**Tareas pendientes**.
a – Reproduce sin cambios el fragmento del texto sobre Iraq que comienza con "El senador John" y sigue hasta "posibilidades de victoria.".
b – Prolonga el texto sobre Iraq a partir de su última oración.

*** Texto mostrado ***

Iraq está costando a los contribuyentes estadounidenses aproximadamente 5.000 millones de dólares al mes sólo en “seguridad”. Serán necesarios cientos de miles de millones más para recrear un Estado del que los estadounidenses puedan irse. Hay informes de que la clandestinidad antiestadounidense iraquí no sólo se ha convertido en una guerrilla (o lo que hoy llamamos organización “terrorista”), sino que está recibiendo a combatientes simpatizantes de otros lugares. La religión, que fue reprimida de forma abiertamente represiva durante el gobierno de Saddam, se está convirtiendo en la actualidad en la justificación y en la ideología de lo que podría transformarse en una contracruzada, una “yihad”. Sigue sin haber armas de destrucción masiva, pero, como están descubriendo los estadounidenses, los coches bomba y las balas no son menos letales. Si el control del petróleo era un importante objetivo estadounidense, está menos disponible en la actualidad que en el pasado. Si el caos era el objetivo, los terroristas han hecho un trabajo extraordinario.

El senador John McCain, que acaba de visitar Iraq, al parecer opina que Estados Unidos debería enviar otros 20.000 soldados. Debería recordar el caso de Vietnam, donde se enviaron más y más soldados hasta que al final perdimos la guerra. La vía de lo militar llevará sin duda a Estados Unidos a una serie de conflictos más amplia, compleja e incluso con menos posibilidades de victoria.

Sin embargo, en Washington no hay nadie que parezca haber pensado en una “estrategia de retirada”. Si Estados Unidos se limita a desaparecer, como hizo en Somalia, el caos que ha generado en Iraq tiene muchas posibilidades de activar una crisis de efecto dominó en la zona; Turquía invadirá casi con total seguridad el Kurdistán; Irán no podrá mantener las distancias por sus estrechas afinidades tanto con los kurdos en el norte como con los chiitas en el sur; las tensiones religiosas –tanto entre chiitas y suníes como entre los fundamentalistas y la clase gobernante– que ya son evidentes en el Golfo, probablemente explotarán; el flujo del petróleo correrá peligro; gobiernos moderados como el de Jordania y Líbano entrarán en la línea de fuego en el ámbito nacional y más allá de sus fronteras; por rabia, miedo o ambición, Israel presionará aún más al mundo árabe, creando así nuevos problemas con Egipto, Siria y otros estados árabes y musulmanes.

*** Sección de datos ***

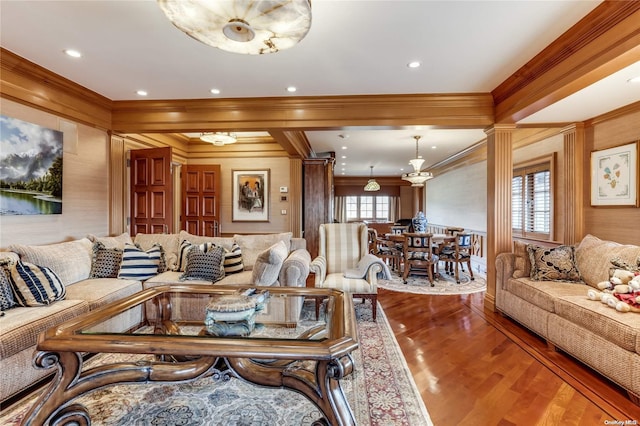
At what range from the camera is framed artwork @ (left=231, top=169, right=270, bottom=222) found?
596 centimetres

***

**Resultados finales**.
a –
El senador John McCain, que acaba de visitar Iraq, al parecer opina que Estados Unidos debería enviar otros 20.000 soldados. Debería recordar el caso de Vietnam, donde se enviaron más y más soldados hasta que al final perdimos la guerra. La vía de lo militar llevará sin duda a Estados Unidos a una serie de conflictos más amplia, compleja e incluso con menos posibilidades de victoria.

b –
La alternativa política actual es prácticamente igual de mala. Los estadounidenses adoptaron el término “lodazal” para describir Vietnam. Estados Unidos jamás fue capaz de crear una alternativa a Ho Chi Minh en el sur. Para la tierra desértica de Iraq, “lodazal” no es el término adecuado. Aunque Estados Unidos empieza a hundirse en las “arenas movedizas” iraquíes de forma parecida. Está aprendiendo, una vez más –¿cuántas veces tiene que tropezar con la misma piedra?– que frustrar el nacionalismo es peligroso, que crear gobiernos no es un papel que deban desempeñar los extranjeros y que la reconstrucción de un país hecho pedazos sale cara. Aunque, si el objetivo de los neoconservadores de la Administración Bush era la guerra permanente, cuando menos deberían sentirse satisfechos. Han conseguido convertir Iraq en un semillero de terrorismo, incluso parecen sorprendidos con lo que han generado.

Como el corresponsal de “The New York Times” Dexter Filkins informó desde Bagdad tras la última explosión: “No se han producido llamamientos a la tranquilidad y ha habido muy pocas apariciones públicas de las autoridades. L. Paul Bremer III, principal administrador estadounidense, está de vacaciones. Al parecer nadie sabe cuándo regresará exactamente. El mando estadounidense de aquí no ha dicho nada”. La conmoción y el temor han dejado paso al silencio atónito.

Propuestas al Gobierno Bush
El silencio es algo que no nos podemos permitir. Los que planean y llevan a cabo políticas desastrosas a menudo intentan acorralar a sus críticos diciendo: “En retrospectiva, eso fue un error, pero ahora estamos aquí. No tiene sentido hablar del pasado. Deberíamos empezar desde donde nos encontramos”. Entonces ¿qué hay que hacer? Como antiguo planificador de la política del gobierno estadounidense, creo que hay muchas acciones evidentes:
1. Establecer un momento para la retirada. Si los británicos y los estadounidenses prometieran retirarse en una fecha concreta, la oposición a la que se enfrentan descendería en cierta medida.
2. Dar pasos realistas para implicar a los iraquíes en la planificación de su futuro. No se ha intentado la consulta. Debería intentarse.
3. Dejar de jugar con el Consejo de Gobierno de Iraq. Debería otorgarse cierto grado de autoridad lo antes posible, y más todavía llegado el momento, a verdaderas figuras locales y no a monigotes de Estados Unidos.
4. Reducir la presencia de todas las tropas extranjeras en la medida de lo posible y cuanto antes.
5. Reconocer de forma categórica la propiedad iraquí de su único activo nacional importante, el petróleo. Estados Unidos no pierde nada con esto, puesto que cualquier gobierno futuro de Iraq compartirá un mismo objetivo con las potencias occidentales: el petróleo no beneficiará a Iraq a menos que se venda y que el único mercado sea Occidente. Aunque en términos nacionalistas, el simbolismo es esencial. La bandera que ondee en los yacimientos debe ser iraquí.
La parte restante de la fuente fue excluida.